There was a time when I refused to have anything to do with the Hmong culture.

I hated that no one knew what Hmong is. That I had to explain where my ancestors came from.  That I was mistaken for Chinese (or another Asian ethnicity) all the time. Sometimes, I even wished I was Chinese so I wouldn’t have to explain my history.  Most importantly, I hated patriarchal Hmong traditionsMale favoritism.  The strict gender roles.  How a female’s needs were last priority.  How gossip traveled like wildfire within the community, but important issues (e.g., domestic violence, child abuse, sexuality) were either taboo or swept under the carpet.  All in all, I hated being Hmong.  Being so young, the only solution I could find was to stop being Hmong, and I did—for a while.

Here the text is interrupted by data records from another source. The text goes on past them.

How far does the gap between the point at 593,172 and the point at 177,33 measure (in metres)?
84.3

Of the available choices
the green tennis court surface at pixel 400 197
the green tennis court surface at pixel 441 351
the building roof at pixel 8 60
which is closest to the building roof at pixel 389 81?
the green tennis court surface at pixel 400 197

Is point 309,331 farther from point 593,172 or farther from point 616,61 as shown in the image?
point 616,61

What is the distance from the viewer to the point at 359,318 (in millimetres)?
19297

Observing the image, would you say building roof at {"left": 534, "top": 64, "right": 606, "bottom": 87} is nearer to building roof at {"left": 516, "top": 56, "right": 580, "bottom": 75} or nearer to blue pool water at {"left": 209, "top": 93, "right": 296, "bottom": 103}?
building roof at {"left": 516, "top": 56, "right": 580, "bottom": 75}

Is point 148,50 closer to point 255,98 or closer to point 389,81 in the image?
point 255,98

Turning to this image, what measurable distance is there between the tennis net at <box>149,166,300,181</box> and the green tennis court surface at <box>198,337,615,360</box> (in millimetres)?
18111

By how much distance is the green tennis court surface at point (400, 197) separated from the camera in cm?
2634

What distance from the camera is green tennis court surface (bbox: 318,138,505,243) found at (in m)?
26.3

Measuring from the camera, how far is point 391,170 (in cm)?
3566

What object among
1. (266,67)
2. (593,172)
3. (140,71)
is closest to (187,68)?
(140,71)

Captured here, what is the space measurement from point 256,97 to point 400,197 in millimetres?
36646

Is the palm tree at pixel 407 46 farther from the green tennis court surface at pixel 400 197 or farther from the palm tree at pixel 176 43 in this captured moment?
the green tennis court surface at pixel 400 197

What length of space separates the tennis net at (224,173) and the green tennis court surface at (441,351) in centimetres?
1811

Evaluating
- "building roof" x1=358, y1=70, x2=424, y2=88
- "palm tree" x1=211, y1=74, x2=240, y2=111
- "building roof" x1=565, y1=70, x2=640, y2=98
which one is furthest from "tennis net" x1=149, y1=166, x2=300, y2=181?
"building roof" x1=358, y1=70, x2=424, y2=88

I have always had a good relationship with my mom, until my teen years.  I had a sheltered childhood.  My family were poor immigrants, so they only taught my siblings and me what they knew: Hmong.  My friends were the Hmong children in the apartment complex where I grew up.  The movies I watched were Hmong movies or Asian movies dubbed in Hmong.  My parents tried to expose us to the mainstream culture, but it went as far as animated Disney movies.  School was the only place I learned about everything else, but it was limited.  So when I was old enough to peek outside of the little Hmong community where I grew up, my head almost exploded.  There was a world full of wonderful opportunities for a girl like me!

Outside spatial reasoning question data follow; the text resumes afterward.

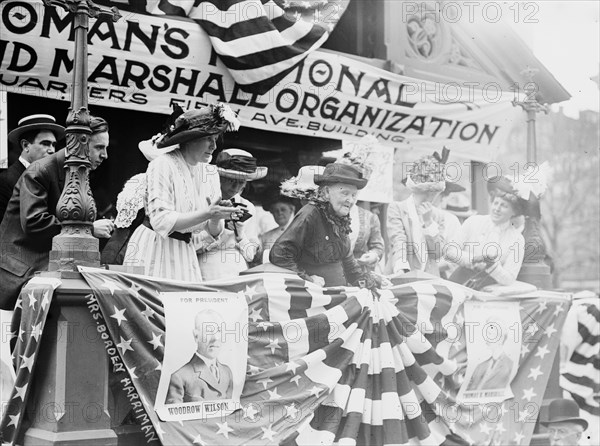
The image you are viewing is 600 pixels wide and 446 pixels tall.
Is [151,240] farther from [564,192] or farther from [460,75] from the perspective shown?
[564,192]

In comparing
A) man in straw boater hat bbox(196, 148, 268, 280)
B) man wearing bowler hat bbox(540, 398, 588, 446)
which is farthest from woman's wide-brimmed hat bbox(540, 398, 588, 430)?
man in straw boater hat bbox(196, 148, 268, 280)

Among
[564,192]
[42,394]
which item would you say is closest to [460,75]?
[42,394]

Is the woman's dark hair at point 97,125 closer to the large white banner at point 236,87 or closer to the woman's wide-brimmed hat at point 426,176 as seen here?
the large white banner at point 236,87

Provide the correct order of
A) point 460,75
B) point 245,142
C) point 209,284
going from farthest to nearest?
1. point 460,75
2. point 245,142
3. point 209,284

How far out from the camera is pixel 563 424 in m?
7.84

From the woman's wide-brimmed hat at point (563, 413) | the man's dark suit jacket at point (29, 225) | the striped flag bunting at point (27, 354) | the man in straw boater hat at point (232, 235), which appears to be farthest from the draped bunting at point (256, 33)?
the woman's wide-brimmed hat at point (563, 413)

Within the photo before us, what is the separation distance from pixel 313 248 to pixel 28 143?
242 centimetres

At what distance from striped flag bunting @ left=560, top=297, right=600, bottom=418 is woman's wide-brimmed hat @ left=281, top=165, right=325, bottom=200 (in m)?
2.82

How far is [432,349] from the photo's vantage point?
7.09 m

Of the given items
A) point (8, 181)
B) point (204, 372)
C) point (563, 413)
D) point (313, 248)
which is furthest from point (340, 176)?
point (563, 413)

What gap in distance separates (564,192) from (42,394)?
2248cm

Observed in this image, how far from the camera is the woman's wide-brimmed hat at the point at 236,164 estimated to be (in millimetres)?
7305

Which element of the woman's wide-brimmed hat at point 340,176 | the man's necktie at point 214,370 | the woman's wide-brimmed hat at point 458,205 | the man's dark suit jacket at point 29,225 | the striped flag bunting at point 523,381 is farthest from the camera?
the woman's wide-brimmed hat at point 458,205

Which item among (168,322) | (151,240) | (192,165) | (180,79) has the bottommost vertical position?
(168,322)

In middle school, I started searching for my identity.  I already felt ostracized by the Hmong community because my father was no longer in my life.  The Hmong children I grew up with was no longer my classmates because I was put into the GATE/Honors program.  I did not know anyone in my cohort and had to make new friends—all of them non-Hmong.  It was from my new friends that I could finally view the world from so many different cultures and perspectives.

And all the while, I was being pressured to conform to Hmong traditions.  The more educated I got, the more questions I asked about my culture.  “It’s because that’s the way it is” was not sufficient enough.  What are the bases for these traditional norms that I’m supposed to follow?  My mom, as traditional as she is, was the first person to plant a seed in my mind.  We had a conversation about marriage and bride price in the 6th grade.  She told me, instead of having a man pay for my hand in marriage, I should work hard, get educated, and then pay for him.  It was not the norm for a Hmong woman to ask for her partner’s hand in marriage, let alone think about the possibility.

In high school, I distanced myself from the Hmong children I grew up with.  Even though I kept most of them as acquaintances, I no longer considered them my friends.  It wasn’t because I thought I was better than them.  I actually felt awkward and uncomfortable being around them.  They were close, as tightly-knit as the Hmong community and here I was, feeling out of place because I didn’t have a father in the home and didn’t want to conform to the Hmong traditional norms.

There was also a stereotype that came with being a Hmong girl: you get married in your teens.  Getting married at such an early age and having children would be detrimental to my dreams.  I didn’t want that for myself.  I thought that if I distanced myself from my culture, I would finish high school and go on to college.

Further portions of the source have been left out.